## Task prompt
Repeat exactly, and only, the lines from the line containing "Which of the items listed as" through the last line of the records below, including both.

## Dataset records

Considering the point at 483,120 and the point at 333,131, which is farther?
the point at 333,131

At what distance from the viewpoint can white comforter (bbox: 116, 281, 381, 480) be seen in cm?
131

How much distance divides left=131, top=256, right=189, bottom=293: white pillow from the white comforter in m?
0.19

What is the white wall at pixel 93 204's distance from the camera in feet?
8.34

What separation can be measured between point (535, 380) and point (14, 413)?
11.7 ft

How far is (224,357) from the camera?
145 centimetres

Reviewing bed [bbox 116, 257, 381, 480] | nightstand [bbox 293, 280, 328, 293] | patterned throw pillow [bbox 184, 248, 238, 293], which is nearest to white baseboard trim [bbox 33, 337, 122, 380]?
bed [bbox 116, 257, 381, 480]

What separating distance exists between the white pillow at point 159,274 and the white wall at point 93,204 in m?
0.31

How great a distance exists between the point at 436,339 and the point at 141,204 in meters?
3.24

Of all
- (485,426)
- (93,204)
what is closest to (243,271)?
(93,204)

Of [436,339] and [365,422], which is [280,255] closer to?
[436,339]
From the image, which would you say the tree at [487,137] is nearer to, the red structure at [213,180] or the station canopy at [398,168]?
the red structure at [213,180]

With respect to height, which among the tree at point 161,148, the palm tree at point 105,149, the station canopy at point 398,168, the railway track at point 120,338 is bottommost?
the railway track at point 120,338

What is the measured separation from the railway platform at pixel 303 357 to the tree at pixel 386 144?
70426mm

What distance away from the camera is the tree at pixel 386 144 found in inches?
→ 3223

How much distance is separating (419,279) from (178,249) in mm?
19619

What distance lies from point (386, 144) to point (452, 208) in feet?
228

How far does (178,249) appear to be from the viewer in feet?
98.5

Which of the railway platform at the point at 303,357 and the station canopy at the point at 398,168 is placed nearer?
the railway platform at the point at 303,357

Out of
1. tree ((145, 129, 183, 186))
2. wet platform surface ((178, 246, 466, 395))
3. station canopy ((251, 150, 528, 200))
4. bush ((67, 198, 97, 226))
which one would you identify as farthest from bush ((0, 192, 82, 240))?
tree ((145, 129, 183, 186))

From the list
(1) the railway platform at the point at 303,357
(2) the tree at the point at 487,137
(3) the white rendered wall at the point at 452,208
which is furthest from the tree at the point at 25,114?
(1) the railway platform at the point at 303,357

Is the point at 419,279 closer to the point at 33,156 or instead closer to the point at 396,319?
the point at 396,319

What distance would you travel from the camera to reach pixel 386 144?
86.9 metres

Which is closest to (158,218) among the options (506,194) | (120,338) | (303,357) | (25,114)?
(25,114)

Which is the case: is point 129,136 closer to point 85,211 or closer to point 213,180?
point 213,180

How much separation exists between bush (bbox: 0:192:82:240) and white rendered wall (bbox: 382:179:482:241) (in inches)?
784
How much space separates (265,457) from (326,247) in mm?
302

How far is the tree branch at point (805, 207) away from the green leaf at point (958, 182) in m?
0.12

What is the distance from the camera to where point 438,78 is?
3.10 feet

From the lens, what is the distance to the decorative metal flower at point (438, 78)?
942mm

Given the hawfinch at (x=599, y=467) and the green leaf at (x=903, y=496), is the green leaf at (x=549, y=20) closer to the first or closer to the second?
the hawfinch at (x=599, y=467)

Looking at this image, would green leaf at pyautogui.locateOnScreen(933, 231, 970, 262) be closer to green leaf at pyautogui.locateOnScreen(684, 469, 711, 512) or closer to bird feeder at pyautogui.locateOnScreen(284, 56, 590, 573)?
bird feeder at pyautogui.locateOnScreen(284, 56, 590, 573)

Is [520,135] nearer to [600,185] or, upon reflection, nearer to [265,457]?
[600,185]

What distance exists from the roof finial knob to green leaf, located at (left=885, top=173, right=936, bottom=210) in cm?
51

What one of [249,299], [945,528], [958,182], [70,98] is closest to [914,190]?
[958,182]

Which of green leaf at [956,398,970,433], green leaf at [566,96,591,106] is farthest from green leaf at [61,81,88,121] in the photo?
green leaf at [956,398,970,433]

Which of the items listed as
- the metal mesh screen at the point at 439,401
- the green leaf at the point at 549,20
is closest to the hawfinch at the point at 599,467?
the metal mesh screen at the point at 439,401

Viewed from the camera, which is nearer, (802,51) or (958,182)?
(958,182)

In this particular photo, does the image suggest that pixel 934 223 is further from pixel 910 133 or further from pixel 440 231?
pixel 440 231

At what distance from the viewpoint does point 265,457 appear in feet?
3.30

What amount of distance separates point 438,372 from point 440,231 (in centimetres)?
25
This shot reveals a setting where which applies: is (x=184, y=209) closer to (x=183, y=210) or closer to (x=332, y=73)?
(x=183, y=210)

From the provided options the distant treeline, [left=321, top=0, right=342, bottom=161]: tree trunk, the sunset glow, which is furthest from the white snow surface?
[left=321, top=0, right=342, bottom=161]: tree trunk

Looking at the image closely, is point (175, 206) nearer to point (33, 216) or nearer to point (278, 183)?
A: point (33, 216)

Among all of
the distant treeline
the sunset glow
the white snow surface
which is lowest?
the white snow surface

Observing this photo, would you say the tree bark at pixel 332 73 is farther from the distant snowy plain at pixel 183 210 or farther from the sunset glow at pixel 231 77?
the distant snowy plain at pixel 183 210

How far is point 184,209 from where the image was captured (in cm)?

## Answer to this exercise
Which of the items listed as
- the metal mesh screen at the point at 439,401
- the green leaf at the point at 549,20
is closest to the hawfinch at the point at 599,467?
the metal mesh screen at the point at 439,401

Viewed from the camera, which is nearer, (802,51) or (958,182)?
(958,182)

In this particular photo, does the image suggest that pixel 934 223 is further from pixel 910 133 or further from pixel 440 231?
pixel 440 231

At what distance from the viewpoint does point 265,457 appear in feet?
3.30

What amount of distance separates point 438,372 from point 440,231 (in centimetres)?
25
This shot reveals a setting where which applies: is (x=184, y=209) closer to (x=183, y=210) or closer to (x=332, y=73)?
(x=183, y=210)

From the provided options the distant treeline, [left=321, top=0, right=342, bottom=161]: tree trunk, the sunset glow, which is furthest from the white snow surface?
[left=321, top=0, right=342, bottom=161]: tree trunk

Looking at the image closely, is point (175, 206) nearer to point (33, 216) or nearer to point (278, 183)?
A: point (33, 216)

Among all of
the distant treeline
the sunset glow
the white snow surface
which is lowest?
the white snow surface

Observing this photo, would you say the tree bark at pixel 332 73 is farther from the distant snowy plain at pixel 183 210 or farther from the sunset glow at pixel 231 77?
the distant snowy plain at pixel 183 210

How far is point 184,209 from where the image was captured (in cm)?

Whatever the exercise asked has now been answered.